|Stork, M - OREGON HEALTH AND SCIENCE|
|Di Lorenzo, M - OREGON HELATH AND SCIENCE|
|Crosa, Jh - OREGON HELATH AND SCIENCE|
Submitted to: Journal of Bacteriology
Publication Type: Peer Reviewed Journal
Publication Acceptance Date: February 23, 2007
Publication Date: May 1, 2007
Citation: Stork, M., Di Lorenzo, M., Welch, T.J., Crosa, J. 2007. Transcription termination Within the iron transport-biosynthesis operon of Vibrio anguillarum requires an antisense RNA. Journal of Bacteriology 189:(9), 3479-88. Interpretive Summary: Vibrio anguillarum is a marine bacterium that causes a highly lethal disease in a variety of fishes including cultured salmonids. This bacterium’s ability to cause disease is dependent on a highly-regulated iron scavenging system. This study reports a novel mechanism for the regulation of the iron scavenging system produced by this organism. The mechanism involves an RNA molecule that modulates the expression of components of this system. This novel finding broadens our understanding of the regulation of virulence in bacterial fish pathogens and may be useful in the design of safe vaccines.
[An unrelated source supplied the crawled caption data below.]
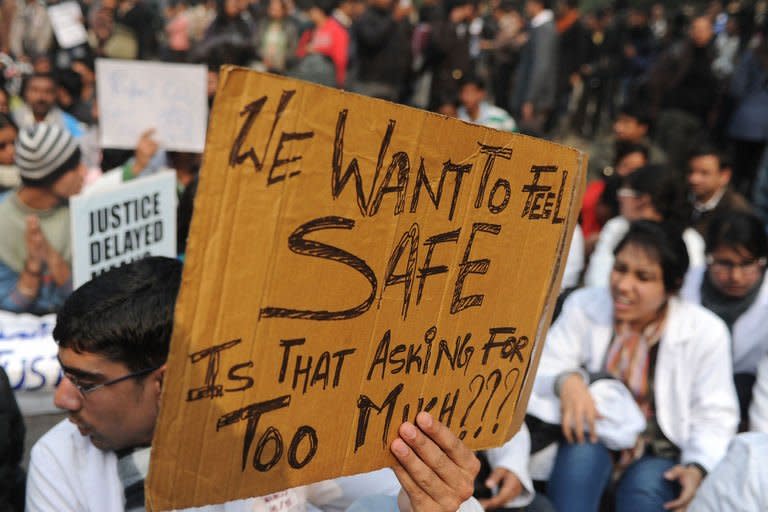 An Indian demonstrator holds a placard during a protest calling for better safety for women following the rape of a student in New Delhi on December 24, 2012. Indian Prime Minister Manmohan Singh has appealed for calm and vowed to protect women as police struggled to quell increasing outrage over sex crimes following the gang-rape of a student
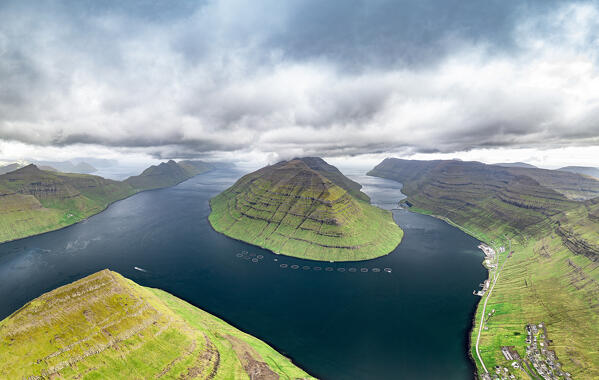 Aerial view of Kunoy Island and Klaksvik city along the fjord under storm clouds in summer, Bordoy Island, Faroe Islands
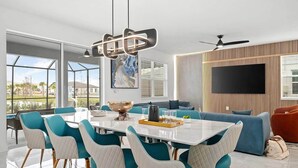 A modern dining area with a white table, teal chairs, and a decorative bowl centerpiece. - Majestic Marvel | Showstopping estate on I-Drive w/ 2 theme RMs, theater, arcade (Orlando)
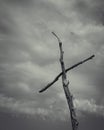 a wooden cross is standing against a dark cloudy sky background Royalty Free Stock Photo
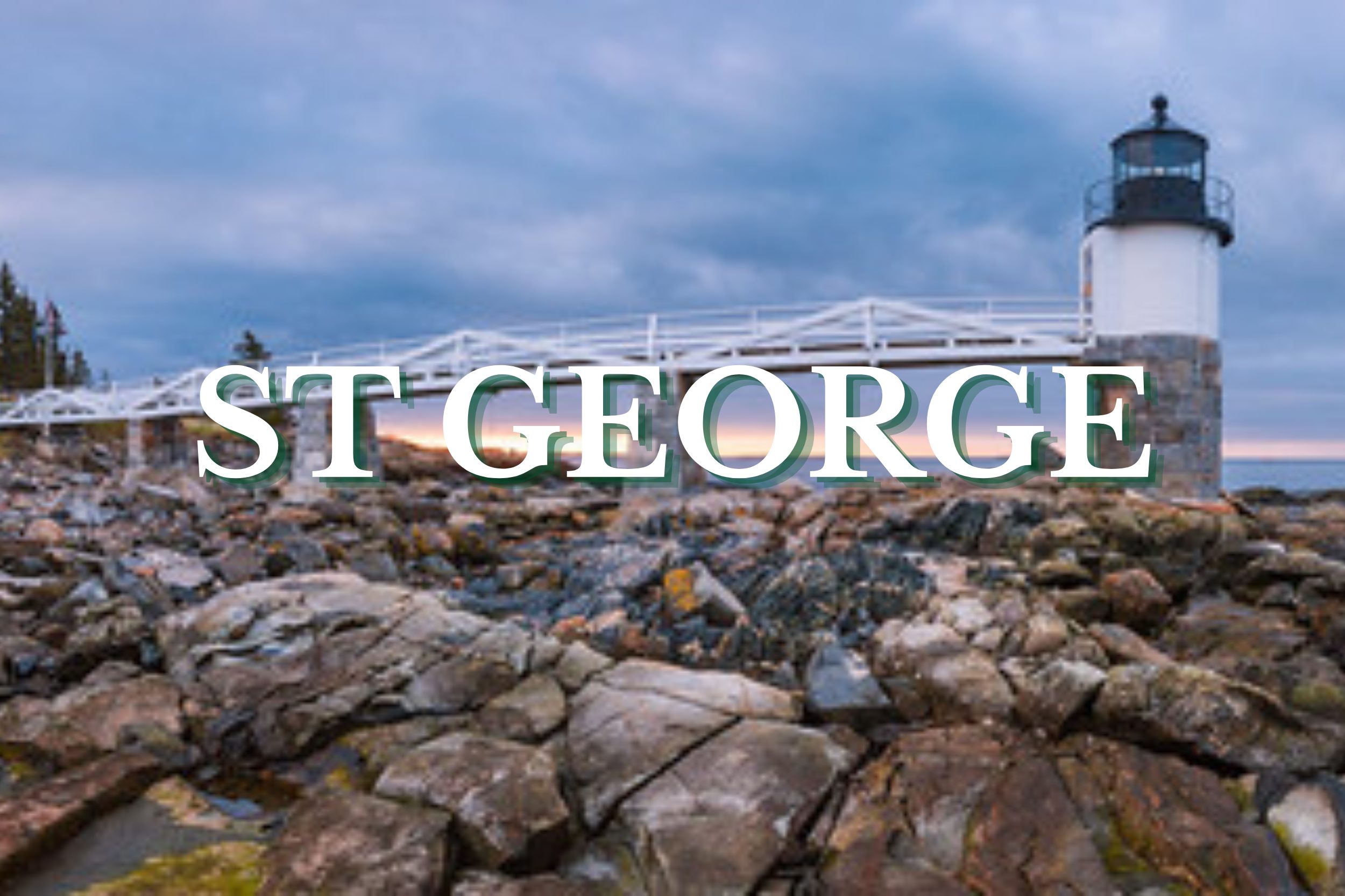 Rocky shoreline with a coastal lighthouse and dramatic sky in St. George, Maine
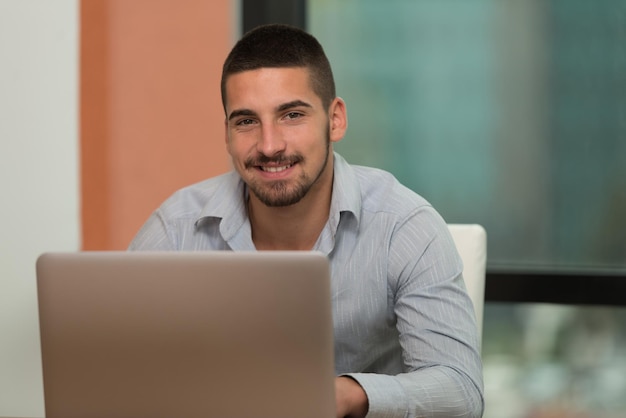 Na biblioteca Bonito estudante do sexo masculino com laptop e livros trabalhando em uma biblioteca da universidade do ensino médio Profundidade de campo rasa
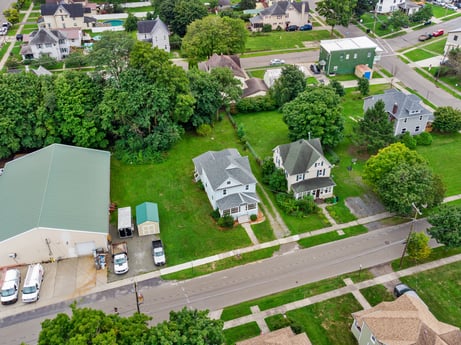 An image featuring plant, property, green, building, land lot, urban design, grass, neighbourhood, house, residential area at 203 Harrison St.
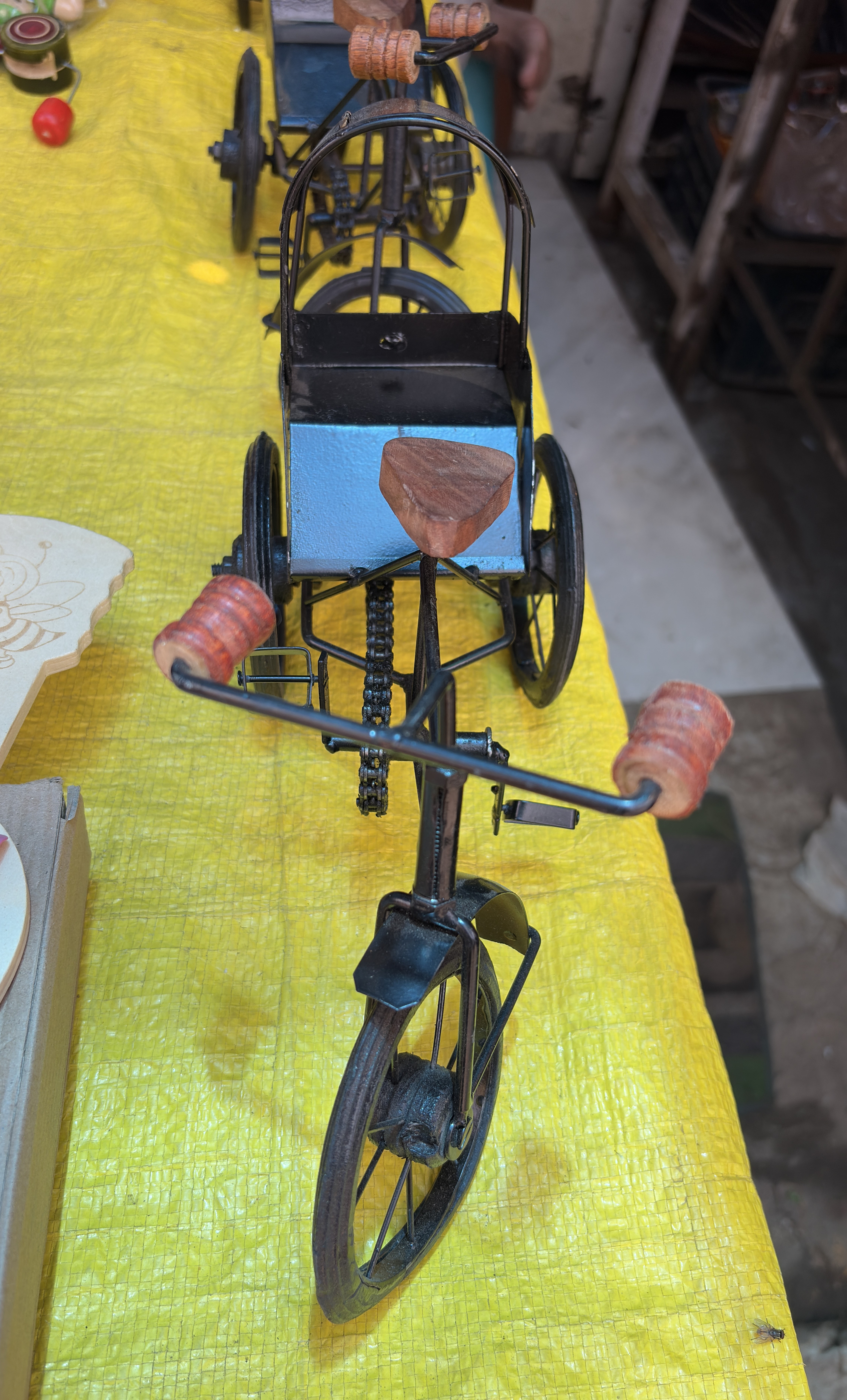 A close-up view of a decorative model of a cycle rickshaw made from metal.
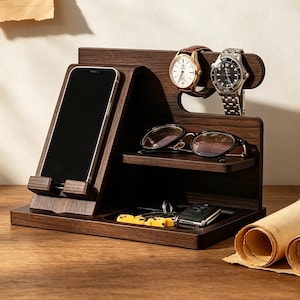 K&ouml;nnte beinhalten: Ein dunkelbrauner Schreibtisch-Organizer aus Holz mit einem schr&auml;gen St&auml;nder f&uuml;r ein Smartphone, einer horizontalen Ablage f&uuml;r eine Brille und einer oberen Leiste f&uuml;r zwei Armbanduhren. Die Basis enth&auml;lt ein vertieftes Fach f&uuml;r einen Schl&uuml;sselbund.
Technical Abstract: The iron transport-biosynthesis (ITB) operon in Vibrio anguillarum includes four genes for ferric-siderophore transport, fatD,C,B,A, and two genes for siderophorebiosynthesis, angR and angT and plays an important role in the virulence mechanism of this bacterium. Despite being part of the same polycistronic mRNA, the relative levels of transcription for the fat and for the whole ITB message differ profoundly, the levels of the fat transcript being about 17-fold higher. Using S1 nuclease mapping, lacZ transcriptional fusions and in vitro studies we were able to show that the differential gene expression within the ITB operon is due to termination of transcription between the fatA and angR genes, although a few transcripts proceeded beyond the termination site to the end of this operon, thus transcribing both angR and angT. This termination process requires a 427- nucleotide antisense RNA that spans the intergenic region and acts as a novel transcriptional terminator.